Six Months After Pakistan Floods, Challenges Remain
By Faisal Bari
Recently I traveled to Pakistan to see some of the relief and reconstruction work that the Open Society Foundations have been supporting. What I saw came as a complete surprise.
I had the chance to visit a few villages in Charsadda district of Kyber Pakhtunkhwa province, which borders Afghanistan. Mohmand Agency, a district in the Federally Administered Tribal Areas of Pakistan where the army offensive on terror groups is continuing, starts just across the river.
The floods came in August 2010. The sudden downpour upstream had swelled the rivers to the extent that they inundated villages that normally did not get flood waters. In some areas the water was more than 10 feet deep. Even now one can see the water marks on trees and buildings. And then there was rain too: rain that continued for many days.
When we visited these villages it had already been six months since the floods. The water was gone. But as you walk through the lanes of the villages and into the fields the massive extent of the damage stares you in the face. Hardly any house was left standing in some of these villages. The only structures that survived were the pucca (brick) government schools or mosques (usually made in elevated places and usually pucca).
But it is the fields around these villages that really surprised me. These lands are known for sugarcane crops but as we stepped into the fields I saw a lot of sand, very fine white sand, in the fields. The accompanying farmers told us that the rivers brought tremendous amounts of debris with them, mostly sand. These villages are on a plateau and just beyond its edges one can see hills. But I did not think that these hills were so dry that all that the flood waters would bring down would be such fine white sand. In some areas the sand brought by the waters was as high as four feet or more.
And sand was everywhere. Within minutes our clothes were full of it; I could feel the crunch in my mouth and I was definitely breathing a lot of it. Although the villagers, with whatever help they have been able to muster, from within the community and from NGOs, have tried to clear their fields so that they can start sowing their crops again, one could see piles of sand on the edges of plots of agricultural land. There is just too much of it and the cost of removing the sand, without access to heavy machinery and with only tractors, trolleys, and manual labor, is just too high.
We visited some of the houses in these villages too. The better off have been able to reconstruct or repair their houses and return them to being homes. Most of the poor are still struggling. They do not have the resources to clear land and rebuild their houses, most of which have been almost completely washed away. Relief assistance was mainly food and medicines, and it is almost gone now.
The government, though it had promised that it will provide funds for reconstruction of houses, has done nothing. And given the macroeconomic condition of the country and government efforts to reduce the deficit, there is no hope for any government funding right now. People feel abandoned by the government and know they will have to make do, somehow or the other. But with very limited funding coming from abroad, this is going to be a huge struggle.
There were hundreds of children just milling around. The village, six months after the deluge, does not have a functional school. The government school was damaged and has not been repaired. The children just spend the days walking around, playing in the sand, and enjoying themselves the best way they can. All of them were covered with sand, and they must be breathing it in too. I wonder what sort of health issues will crop up in due course.
We only saw a few villages and only met with a few people. But their struggles to get a life back, to make things go back to how they were, to have green fields and some livestock, to have shelter and a few changes of clothing, were clear. And these are struggles—though issues might vary by location—that cut across the millions that have been affected by the floods, across the length of the country.
Most of these people were poor to start off with. The floods have left them without shelter, and without even the minimum they had accumulated with huge effort over decades. They are a very resilient people and they will survive, though this is going to be a tough struggle. The question is, Can we help?

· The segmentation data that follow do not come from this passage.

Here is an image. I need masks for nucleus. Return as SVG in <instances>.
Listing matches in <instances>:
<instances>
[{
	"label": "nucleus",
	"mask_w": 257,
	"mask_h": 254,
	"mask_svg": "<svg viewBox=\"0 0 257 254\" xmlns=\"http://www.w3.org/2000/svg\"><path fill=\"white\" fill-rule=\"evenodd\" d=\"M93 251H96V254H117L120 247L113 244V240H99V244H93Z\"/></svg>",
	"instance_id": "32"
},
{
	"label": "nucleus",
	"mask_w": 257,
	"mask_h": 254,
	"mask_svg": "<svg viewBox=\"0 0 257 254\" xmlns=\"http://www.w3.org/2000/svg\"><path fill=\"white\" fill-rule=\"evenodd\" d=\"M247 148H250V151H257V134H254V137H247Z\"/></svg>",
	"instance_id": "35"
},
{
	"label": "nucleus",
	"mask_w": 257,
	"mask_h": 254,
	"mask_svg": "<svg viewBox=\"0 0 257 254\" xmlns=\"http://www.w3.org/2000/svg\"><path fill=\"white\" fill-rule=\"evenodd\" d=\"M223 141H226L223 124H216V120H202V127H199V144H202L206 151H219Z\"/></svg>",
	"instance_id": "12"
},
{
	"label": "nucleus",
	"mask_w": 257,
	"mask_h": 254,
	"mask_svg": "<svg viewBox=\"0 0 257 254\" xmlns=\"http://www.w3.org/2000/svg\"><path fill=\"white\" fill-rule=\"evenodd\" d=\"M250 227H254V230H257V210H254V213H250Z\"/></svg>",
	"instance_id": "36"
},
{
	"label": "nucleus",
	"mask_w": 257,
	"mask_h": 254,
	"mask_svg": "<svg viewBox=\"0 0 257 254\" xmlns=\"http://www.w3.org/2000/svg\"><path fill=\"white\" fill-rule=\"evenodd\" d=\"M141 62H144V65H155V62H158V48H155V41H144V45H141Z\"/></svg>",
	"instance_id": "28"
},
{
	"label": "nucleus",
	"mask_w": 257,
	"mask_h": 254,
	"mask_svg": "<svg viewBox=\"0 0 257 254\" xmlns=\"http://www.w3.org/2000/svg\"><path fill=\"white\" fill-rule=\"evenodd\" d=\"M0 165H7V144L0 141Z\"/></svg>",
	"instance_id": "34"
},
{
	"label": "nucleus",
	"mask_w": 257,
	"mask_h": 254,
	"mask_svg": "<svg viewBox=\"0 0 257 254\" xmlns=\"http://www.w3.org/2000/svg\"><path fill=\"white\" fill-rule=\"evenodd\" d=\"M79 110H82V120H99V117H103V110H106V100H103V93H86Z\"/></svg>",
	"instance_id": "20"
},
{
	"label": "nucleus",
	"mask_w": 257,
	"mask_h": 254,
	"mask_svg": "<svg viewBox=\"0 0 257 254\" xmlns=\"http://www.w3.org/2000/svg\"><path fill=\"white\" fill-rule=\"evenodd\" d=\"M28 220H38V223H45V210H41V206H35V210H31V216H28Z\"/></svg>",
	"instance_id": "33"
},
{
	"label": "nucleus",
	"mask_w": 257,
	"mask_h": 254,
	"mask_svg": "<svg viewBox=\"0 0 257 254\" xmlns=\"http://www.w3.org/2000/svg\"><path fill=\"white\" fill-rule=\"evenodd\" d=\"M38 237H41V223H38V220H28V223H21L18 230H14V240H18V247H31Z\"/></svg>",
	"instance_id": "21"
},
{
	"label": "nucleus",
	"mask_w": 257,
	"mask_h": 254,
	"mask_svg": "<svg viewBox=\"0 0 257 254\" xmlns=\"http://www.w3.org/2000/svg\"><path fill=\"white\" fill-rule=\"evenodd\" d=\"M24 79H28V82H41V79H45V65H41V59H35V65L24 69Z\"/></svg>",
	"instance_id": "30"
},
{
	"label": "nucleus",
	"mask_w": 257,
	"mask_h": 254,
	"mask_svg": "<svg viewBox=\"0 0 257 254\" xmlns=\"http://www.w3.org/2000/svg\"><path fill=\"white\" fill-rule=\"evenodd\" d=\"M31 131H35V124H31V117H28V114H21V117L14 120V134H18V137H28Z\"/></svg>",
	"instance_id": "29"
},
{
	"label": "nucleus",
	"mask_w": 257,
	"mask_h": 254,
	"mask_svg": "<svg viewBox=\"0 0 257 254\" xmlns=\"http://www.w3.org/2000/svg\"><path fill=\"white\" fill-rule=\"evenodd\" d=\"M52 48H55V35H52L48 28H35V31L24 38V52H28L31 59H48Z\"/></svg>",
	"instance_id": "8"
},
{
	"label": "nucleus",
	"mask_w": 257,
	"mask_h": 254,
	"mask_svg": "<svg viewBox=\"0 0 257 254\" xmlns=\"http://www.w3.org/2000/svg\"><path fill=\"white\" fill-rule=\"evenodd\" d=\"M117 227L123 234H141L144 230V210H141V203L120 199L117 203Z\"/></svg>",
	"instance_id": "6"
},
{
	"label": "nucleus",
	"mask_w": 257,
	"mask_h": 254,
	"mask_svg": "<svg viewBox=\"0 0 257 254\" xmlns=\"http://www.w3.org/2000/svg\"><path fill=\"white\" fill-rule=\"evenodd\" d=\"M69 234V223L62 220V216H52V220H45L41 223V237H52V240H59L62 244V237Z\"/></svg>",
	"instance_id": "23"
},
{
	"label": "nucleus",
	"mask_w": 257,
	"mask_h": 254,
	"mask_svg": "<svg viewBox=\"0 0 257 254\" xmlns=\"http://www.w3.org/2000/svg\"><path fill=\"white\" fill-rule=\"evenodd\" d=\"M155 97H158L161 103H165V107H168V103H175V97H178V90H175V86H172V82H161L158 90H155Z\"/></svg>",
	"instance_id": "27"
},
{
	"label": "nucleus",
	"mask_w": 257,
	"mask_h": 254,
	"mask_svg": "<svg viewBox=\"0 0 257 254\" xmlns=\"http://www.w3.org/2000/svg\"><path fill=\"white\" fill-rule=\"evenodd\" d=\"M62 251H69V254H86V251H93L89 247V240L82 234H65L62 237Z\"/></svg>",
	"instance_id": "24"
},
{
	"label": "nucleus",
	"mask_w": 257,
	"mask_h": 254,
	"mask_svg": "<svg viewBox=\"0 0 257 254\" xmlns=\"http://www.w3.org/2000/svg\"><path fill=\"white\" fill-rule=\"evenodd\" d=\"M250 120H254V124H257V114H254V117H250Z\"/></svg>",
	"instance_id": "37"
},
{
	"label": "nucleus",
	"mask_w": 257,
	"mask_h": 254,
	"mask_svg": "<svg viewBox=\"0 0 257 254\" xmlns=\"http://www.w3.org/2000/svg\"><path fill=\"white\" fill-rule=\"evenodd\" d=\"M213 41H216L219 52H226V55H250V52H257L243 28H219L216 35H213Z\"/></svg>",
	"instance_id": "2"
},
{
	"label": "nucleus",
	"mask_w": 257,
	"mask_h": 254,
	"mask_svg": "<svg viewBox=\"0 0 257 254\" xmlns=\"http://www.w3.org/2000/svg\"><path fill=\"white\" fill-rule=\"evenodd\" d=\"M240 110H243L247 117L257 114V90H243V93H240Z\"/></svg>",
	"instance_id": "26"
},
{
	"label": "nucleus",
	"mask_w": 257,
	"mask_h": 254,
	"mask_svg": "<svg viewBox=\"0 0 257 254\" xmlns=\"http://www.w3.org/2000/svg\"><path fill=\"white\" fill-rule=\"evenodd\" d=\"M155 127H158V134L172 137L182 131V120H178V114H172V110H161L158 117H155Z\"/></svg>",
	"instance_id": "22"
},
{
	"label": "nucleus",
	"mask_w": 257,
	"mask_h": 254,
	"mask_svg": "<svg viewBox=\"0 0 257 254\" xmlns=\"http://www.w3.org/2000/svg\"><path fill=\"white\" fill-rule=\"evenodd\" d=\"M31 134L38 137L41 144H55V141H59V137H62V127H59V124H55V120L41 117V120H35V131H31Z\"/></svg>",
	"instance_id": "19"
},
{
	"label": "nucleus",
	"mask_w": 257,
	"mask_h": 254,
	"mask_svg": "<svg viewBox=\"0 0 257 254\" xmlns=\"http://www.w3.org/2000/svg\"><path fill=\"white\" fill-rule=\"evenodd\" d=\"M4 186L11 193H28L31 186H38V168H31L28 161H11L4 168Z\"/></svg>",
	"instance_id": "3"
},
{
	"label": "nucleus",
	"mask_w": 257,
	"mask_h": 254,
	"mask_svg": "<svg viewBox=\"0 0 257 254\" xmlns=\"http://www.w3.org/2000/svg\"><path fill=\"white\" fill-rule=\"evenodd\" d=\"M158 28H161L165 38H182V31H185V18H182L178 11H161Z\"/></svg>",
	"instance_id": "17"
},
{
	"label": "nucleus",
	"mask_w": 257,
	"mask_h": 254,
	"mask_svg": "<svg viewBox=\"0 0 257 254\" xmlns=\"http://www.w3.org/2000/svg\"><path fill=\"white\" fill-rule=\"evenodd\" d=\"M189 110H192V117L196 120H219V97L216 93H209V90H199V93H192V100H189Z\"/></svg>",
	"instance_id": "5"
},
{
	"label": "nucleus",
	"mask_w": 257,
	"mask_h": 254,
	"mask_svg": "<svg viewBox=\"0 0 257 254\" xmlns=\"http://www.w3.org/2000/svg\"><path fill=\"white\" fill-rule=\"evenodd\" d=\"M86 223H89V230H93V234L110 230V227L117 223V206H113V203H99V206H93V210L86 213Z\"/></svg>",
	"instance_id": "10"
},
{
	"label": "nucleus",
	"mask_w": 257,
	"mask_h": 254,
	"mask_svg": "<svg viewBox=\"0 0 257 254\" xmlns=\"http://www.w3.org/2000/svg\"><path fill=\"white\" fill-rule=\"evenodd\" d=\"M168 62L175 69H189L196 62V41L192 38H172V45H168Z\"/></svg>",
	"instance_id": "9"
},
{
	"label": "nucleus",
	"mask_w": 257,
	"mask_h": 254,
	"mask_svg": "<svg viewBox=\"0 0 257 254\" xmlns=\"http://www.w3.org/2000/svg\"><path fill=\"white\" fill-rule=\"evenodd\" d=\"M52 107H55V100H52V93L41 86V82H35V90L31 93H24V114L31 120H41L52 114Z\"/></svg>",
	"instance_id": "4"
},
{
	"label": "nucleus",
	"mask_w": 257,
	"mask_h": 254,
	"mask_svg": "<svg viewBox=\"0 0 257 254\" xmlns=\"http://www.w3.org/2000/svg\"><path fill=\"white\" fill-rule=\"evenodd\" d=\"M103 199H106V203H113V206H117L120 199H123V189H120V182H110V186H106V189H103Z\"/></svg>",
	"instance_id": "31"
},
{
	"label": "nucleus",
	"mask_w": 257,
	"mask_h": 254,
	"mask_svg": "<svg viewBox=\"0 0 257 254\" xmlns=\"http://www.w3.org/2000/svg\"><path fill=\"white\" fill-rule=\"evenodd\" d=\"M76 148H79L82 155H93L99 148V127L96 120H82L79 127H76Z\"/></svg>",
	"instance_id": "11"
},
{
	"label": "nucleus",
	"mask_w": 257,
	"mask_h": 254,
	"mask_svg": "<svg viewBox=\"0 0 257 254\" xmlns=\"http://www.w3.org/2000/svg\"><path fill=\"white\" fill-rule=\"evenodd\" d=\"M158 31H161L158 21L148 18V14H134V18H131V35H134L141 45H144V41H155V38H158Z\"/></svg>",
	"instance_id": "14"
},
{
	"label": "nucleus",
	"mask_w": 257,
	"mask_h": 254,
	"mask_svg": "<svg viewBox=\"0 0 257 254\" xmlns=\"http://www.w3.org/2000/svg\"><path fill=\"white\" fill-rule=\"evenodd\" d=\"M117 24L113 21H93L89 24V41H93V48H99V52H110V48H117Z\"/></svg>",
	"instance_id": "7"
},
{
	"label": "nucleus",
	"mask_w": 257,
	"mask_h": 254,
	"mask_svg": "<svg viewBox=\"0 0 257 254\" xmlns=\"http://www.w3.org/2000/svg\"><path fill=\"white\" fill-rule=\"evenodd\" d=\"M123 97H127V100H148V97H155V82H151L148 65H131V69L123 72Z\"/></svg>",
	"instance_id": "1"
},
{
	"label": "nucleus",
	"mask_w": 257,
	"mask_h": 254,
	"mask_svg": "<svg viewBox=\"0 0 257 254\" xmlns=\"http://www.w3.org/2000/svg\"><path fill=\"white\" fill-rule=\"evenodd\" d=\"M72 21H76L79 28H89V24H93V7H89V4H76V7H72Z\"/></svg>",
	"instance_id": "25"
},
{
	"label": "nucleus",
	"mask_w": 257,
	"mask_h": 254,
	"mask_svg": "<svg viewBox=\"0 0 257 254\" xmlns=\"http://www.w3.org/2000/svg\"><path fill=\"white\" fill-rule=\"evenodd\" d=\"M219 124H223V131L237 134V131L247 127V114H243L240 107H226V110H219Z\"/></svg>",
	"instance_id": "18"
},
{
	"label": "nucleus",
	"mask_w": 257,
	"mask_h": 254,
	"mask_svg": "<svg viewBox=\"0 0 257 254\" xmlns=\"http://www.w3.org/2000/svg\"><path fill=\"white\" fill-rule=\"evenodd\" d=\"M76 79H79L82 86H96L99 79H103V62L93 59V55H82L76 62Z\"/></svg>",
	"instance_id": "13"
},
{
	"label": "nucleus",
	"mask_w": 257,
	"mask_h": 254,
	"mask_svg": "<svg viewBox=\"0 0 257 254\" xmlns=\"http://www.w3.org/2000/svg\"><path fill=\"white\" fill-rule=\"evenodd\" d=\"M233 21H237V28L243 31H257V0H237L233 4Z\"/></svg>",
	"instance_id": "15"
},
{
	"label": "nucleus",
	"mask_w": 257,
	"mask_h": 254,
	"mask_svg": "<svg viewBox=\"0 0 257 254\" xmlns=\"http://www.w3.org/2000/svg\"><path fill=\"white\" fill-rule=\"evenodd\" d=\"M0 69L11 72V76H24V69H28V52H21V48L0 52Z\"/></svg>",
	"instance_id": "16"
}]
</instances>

The Open Society Foundations, though not a traditional relief organization, funded food relief in the initial days after the floods. We currently fund community organization and rebuilding through help with land clearance, rehabilitation of water courses, water and sewerage rehabilitation, and distribution of seeds and fertilizer, among other things. But the needs are obviously much larger than what any single organization can do.
Faisal Bari is Senior Advisor for Pakistan, Central Eurasia Project; and Lead Education Economist and Researcher for South Asia, Education Support Program.